The team slit the skin at the back of the donor's head, peeling each side forward with key pieces of bone attached at the chin, nose and cheekbone and then precisely draped it, like Batman's cowl, onto Hardison's head. "Everything has to be perfectly positioned," Rodriguez told Reuters, including the bones, muscles, ear canals, lips and nerves.

NYU, which will pay for the estimated $1 million surgery, took the case after a firefighter buddy reached out on behalf of Hardison, whose own children were initially terrified of their father's disfigured face.

Proof of the surgery's success was obvious after a medical team took Hardison shopping for new clothes at Macy's this fall, and no one in the store gave him a second look, Rodriguez said.

Rodebaugh's mother, who gave permission for the transplant, said her son had always wanted to be a firefighter. She said her son was an unexpected gift after she had been told she could not conceive a child. She described her son as "a free spirit who loved life".

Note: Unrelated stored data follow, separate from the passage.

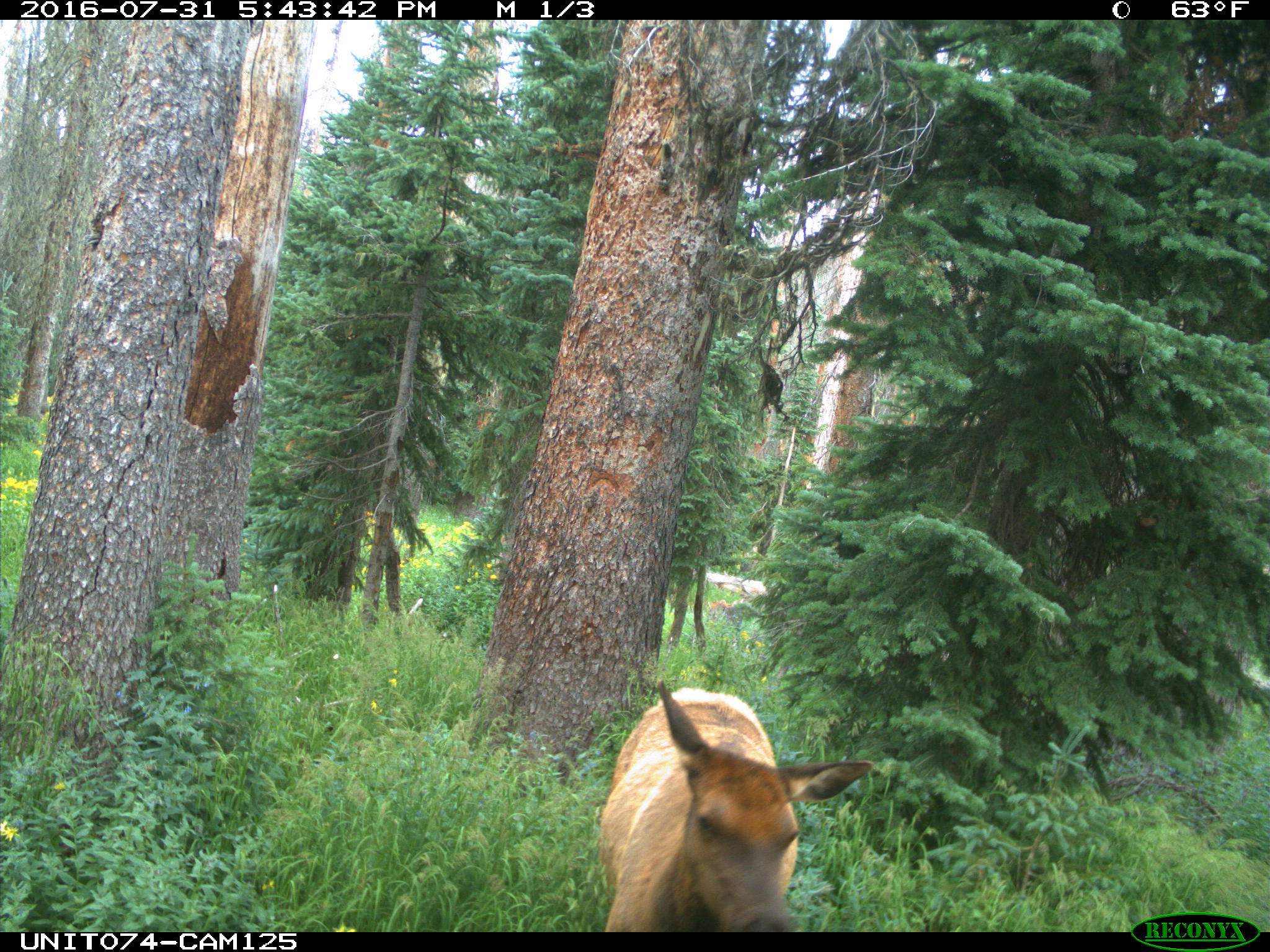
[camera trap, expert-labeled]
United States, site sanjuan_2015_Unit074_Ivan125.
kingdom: Animalia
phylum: Chordata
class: Mammalia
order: Artiodactyla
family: Cervidae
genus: Cervus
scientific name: Cervus elaphus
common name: red deer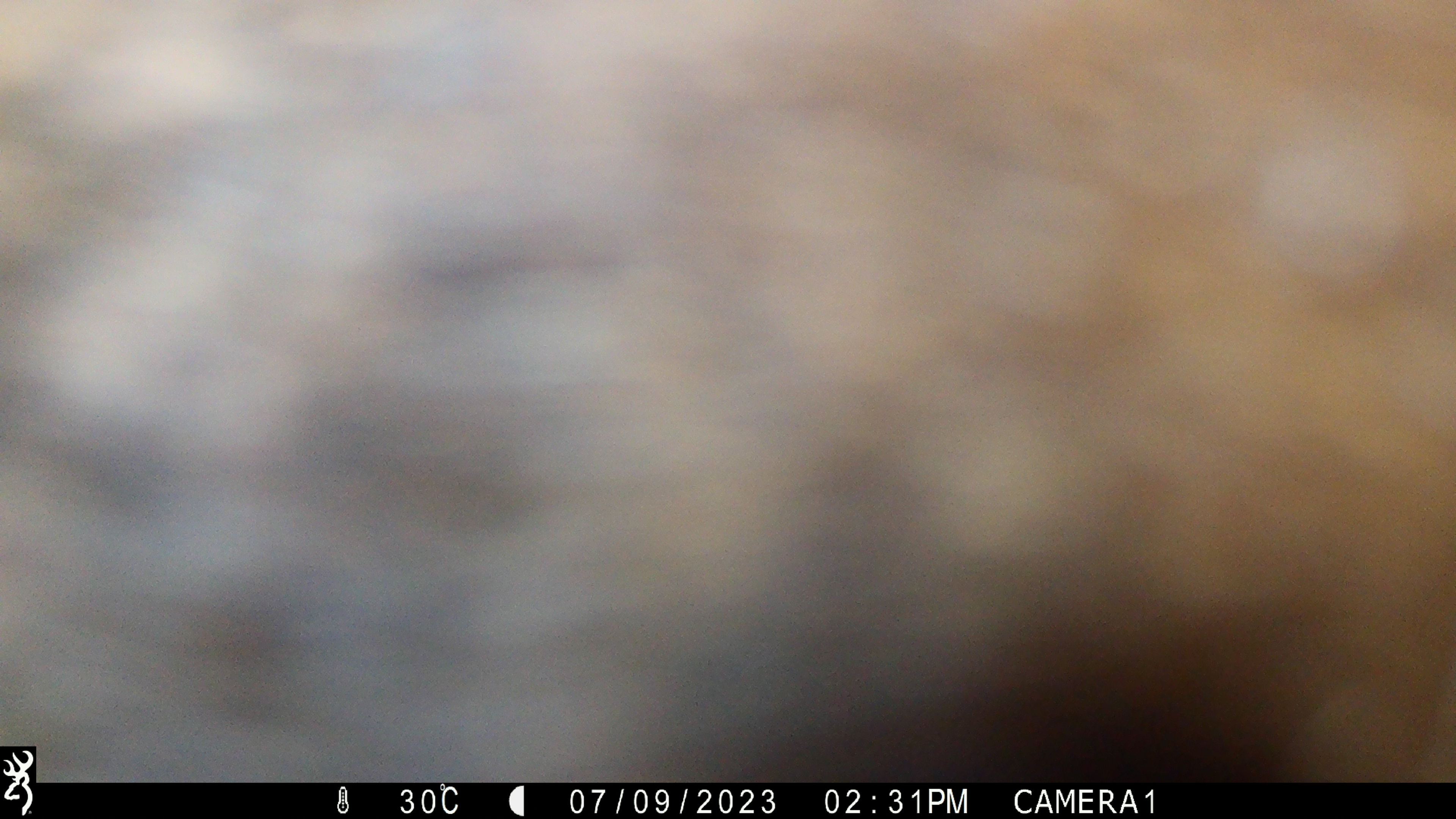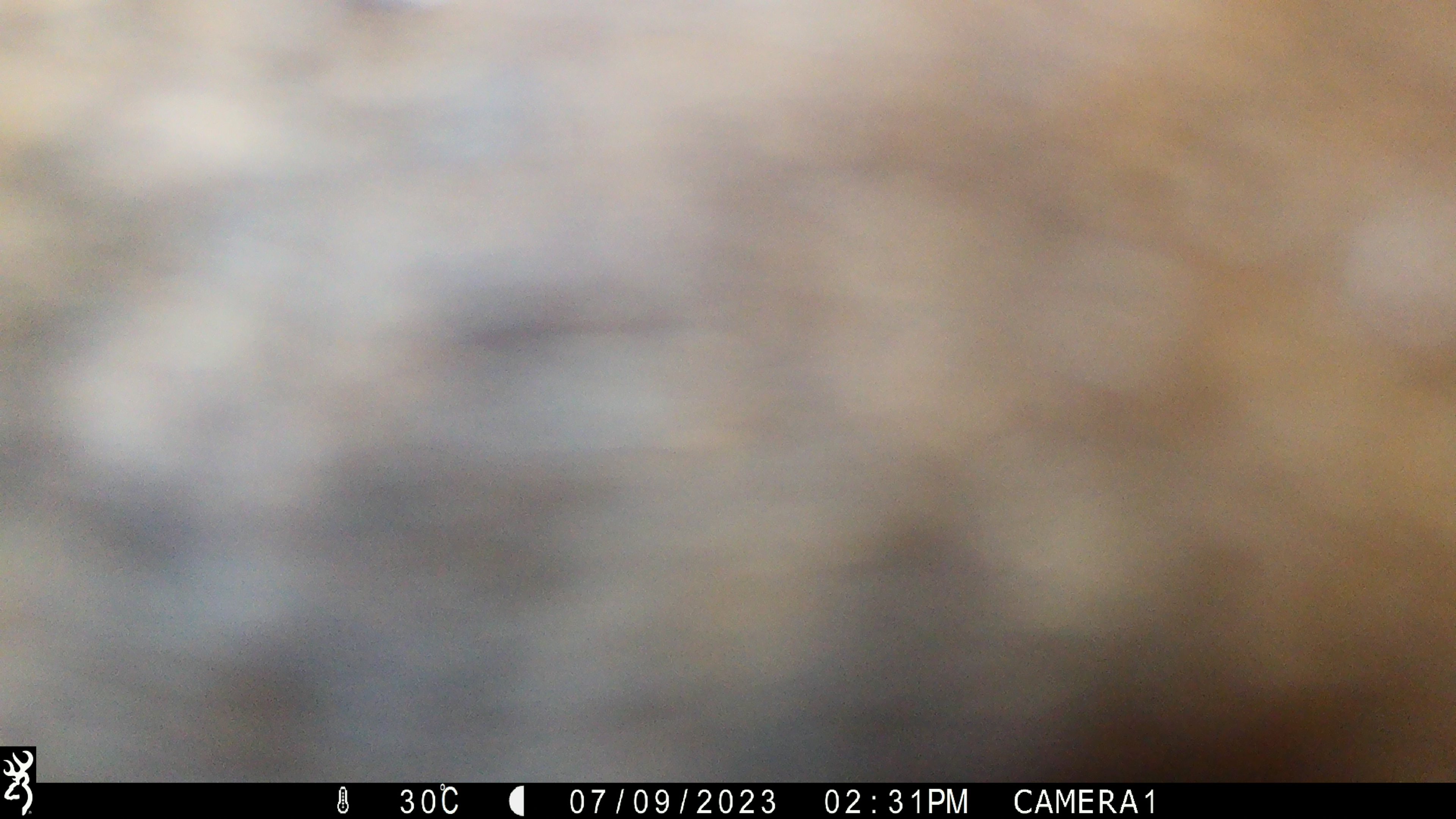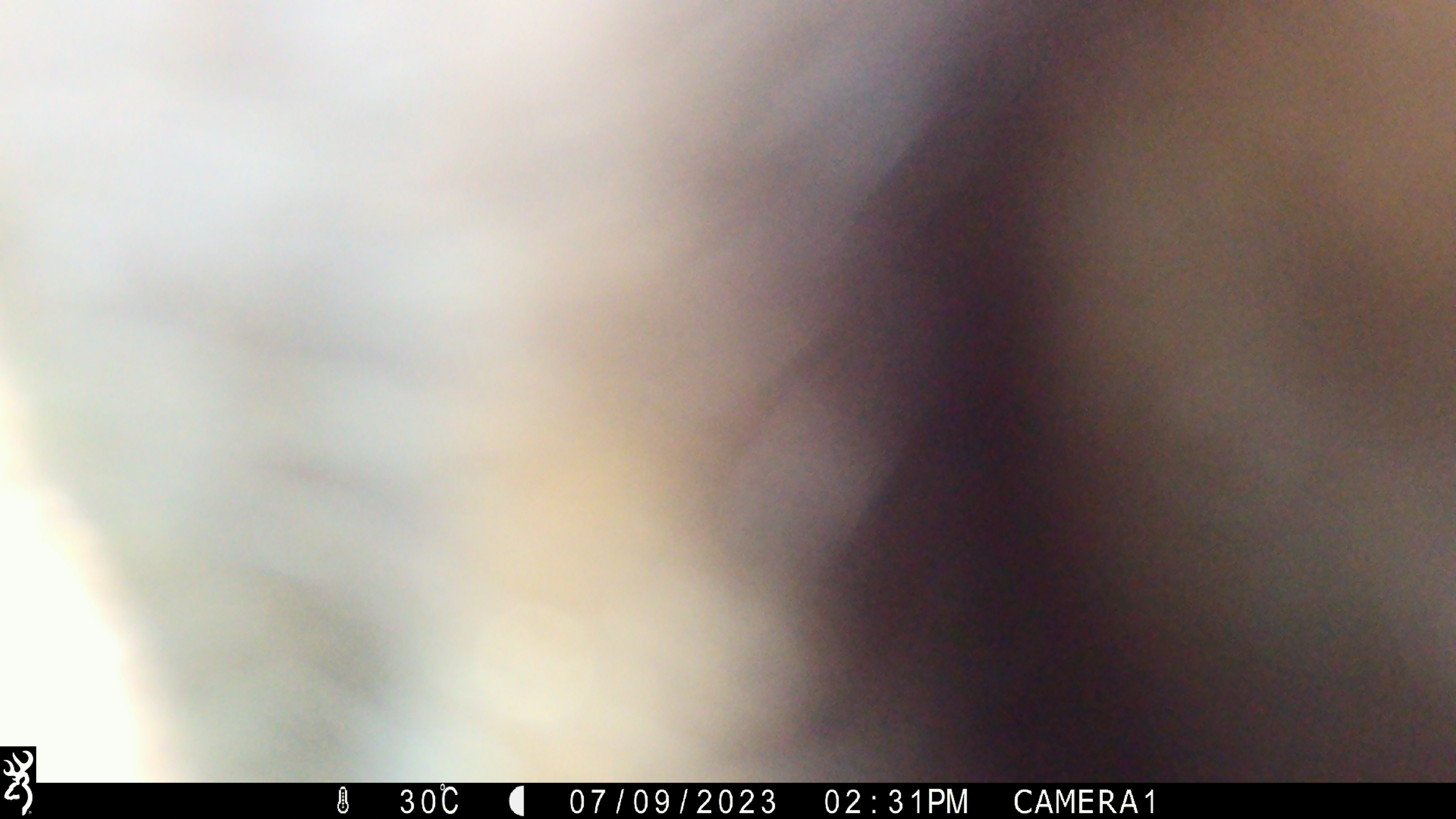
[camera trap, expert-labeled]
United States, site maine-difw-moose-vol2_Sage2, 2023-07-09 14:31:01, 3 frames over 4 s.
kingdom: Animalia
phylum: Chordata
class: Mammalia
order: Artiodactyla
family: Cervidae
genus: Alces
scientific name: Alces alces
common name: moose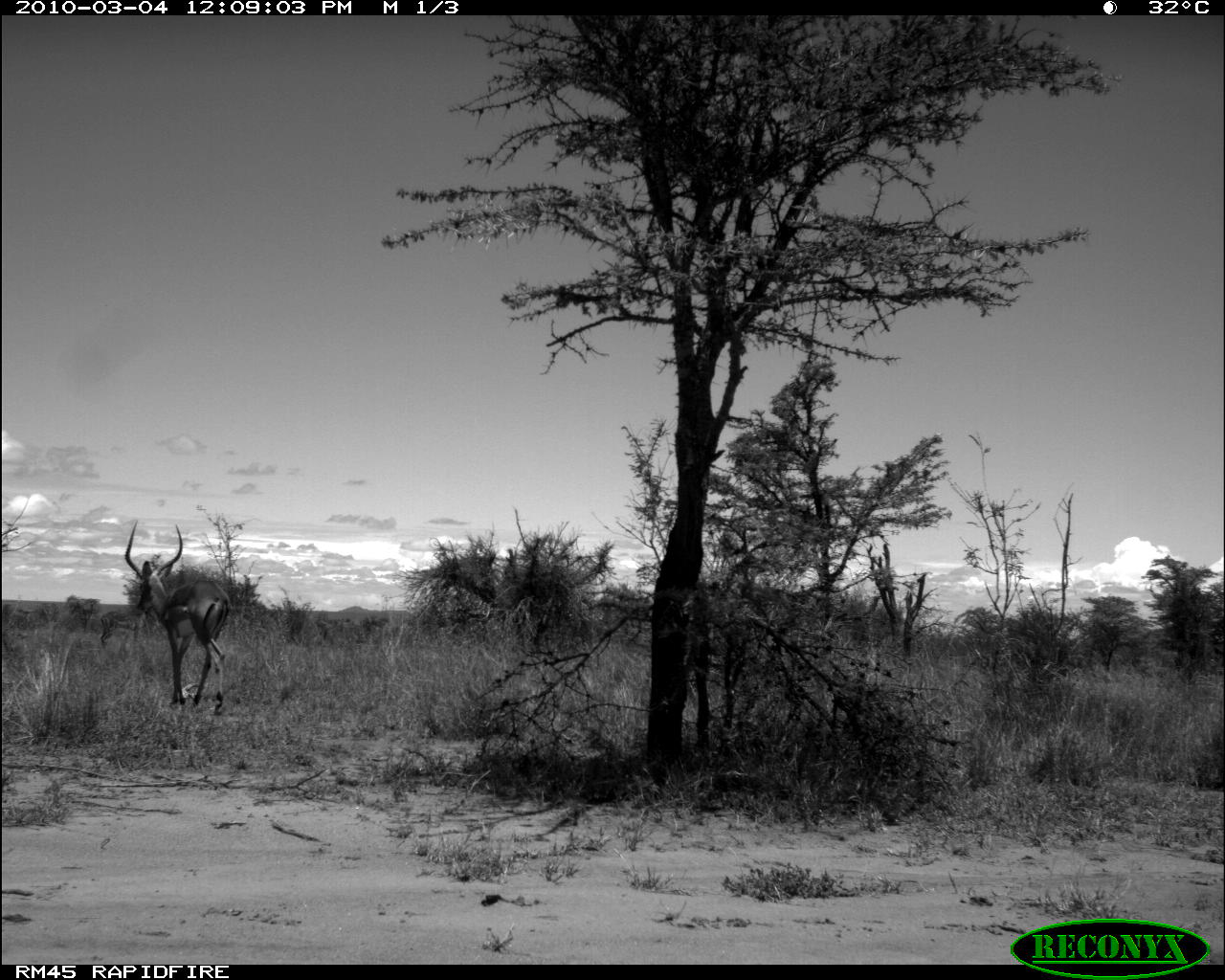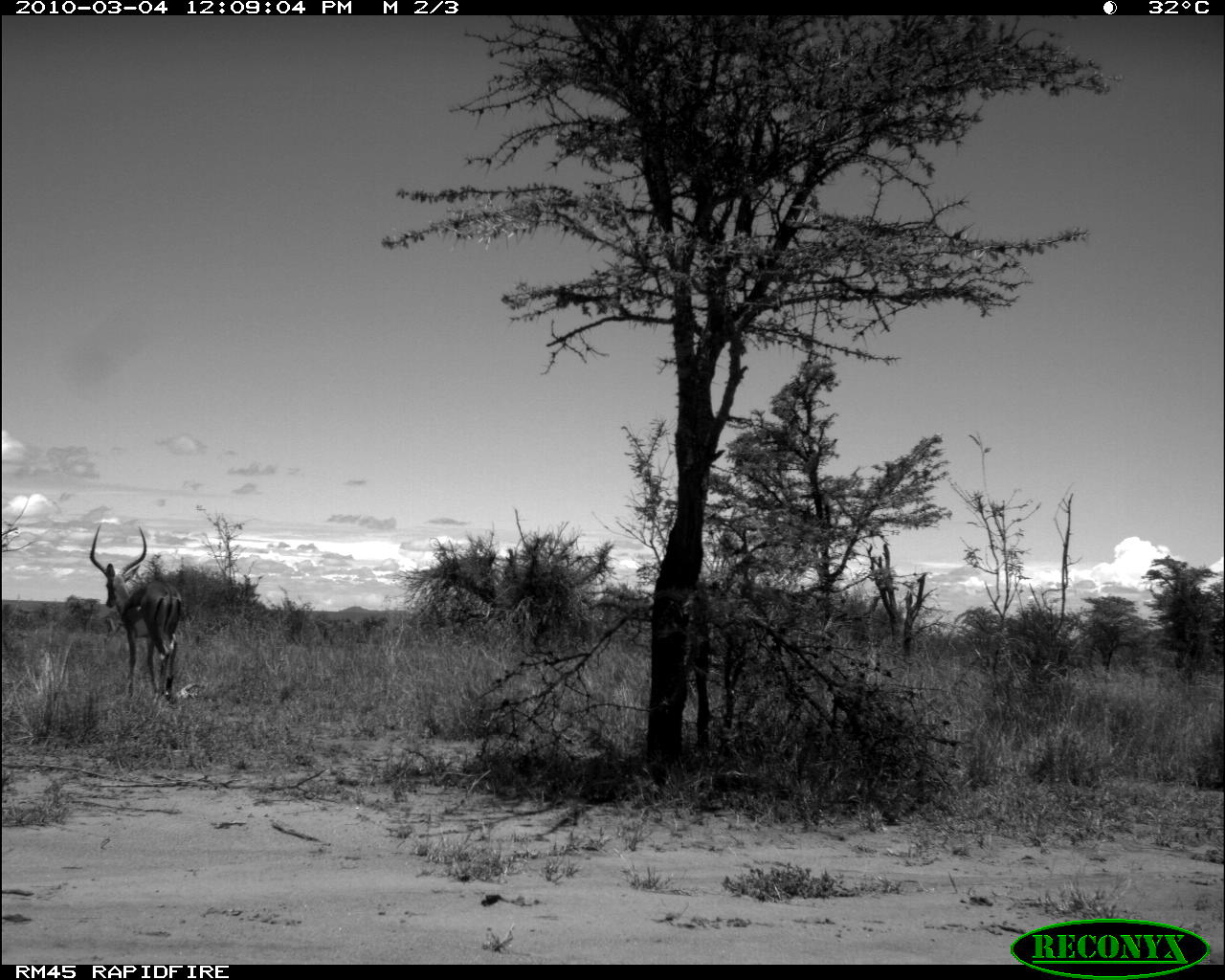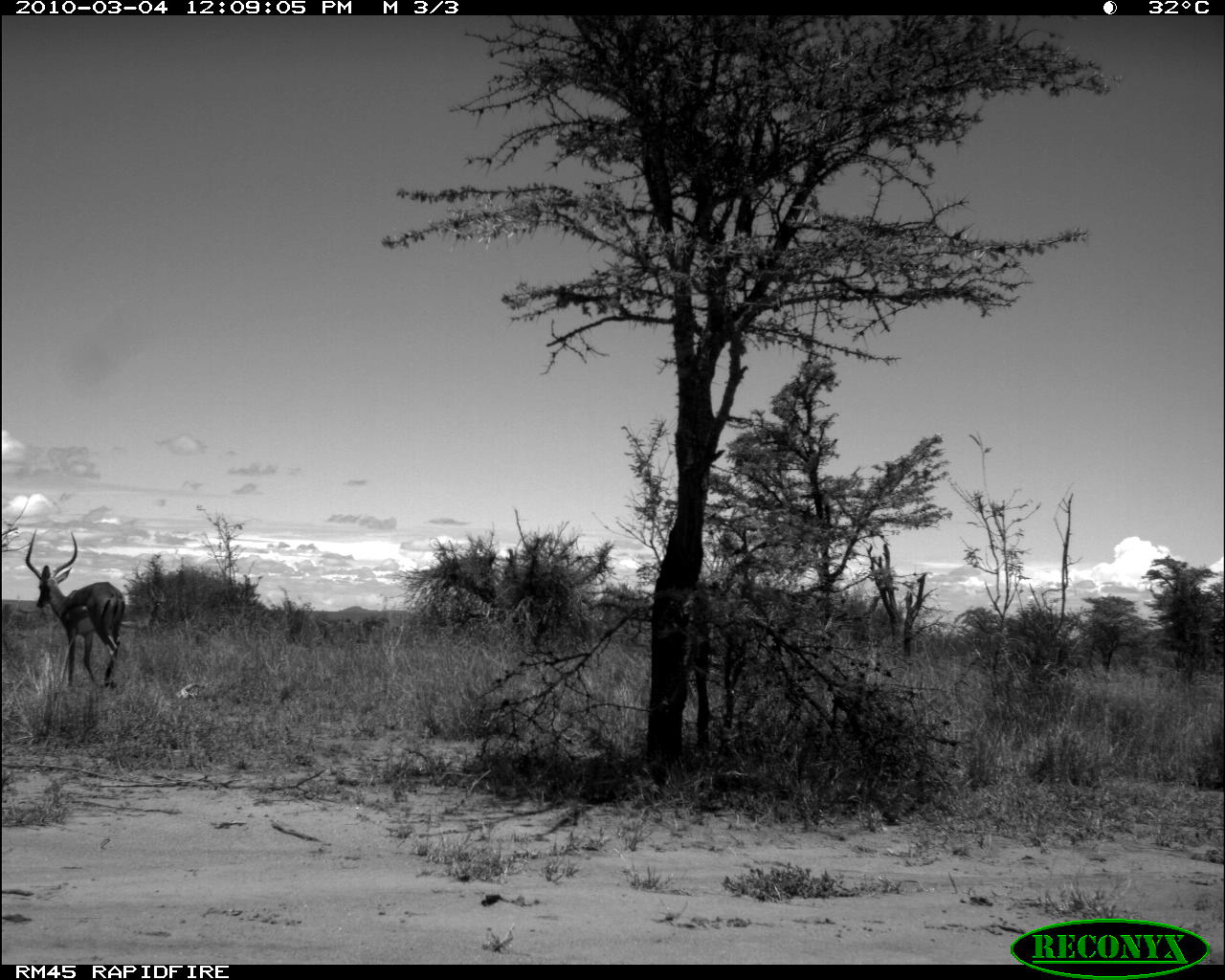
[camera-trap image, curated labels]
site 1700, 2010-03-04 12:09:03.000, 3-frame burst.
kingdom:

Rodebaugh died in July when he crashed and hit his head while riding in Brooklyn. He was 26 years old - about the same age as Hardison was when he was injured. His family also donated his liver, kidneys, and both eyes to help other patients.

Rodebaugh's mother, who was shown a photograph of the surgical results recently, told the medical team: "Patrick is beautiful."

Hardison in a statement thanked his donor's family, saying, "I hope they see in me the goodness of their decision."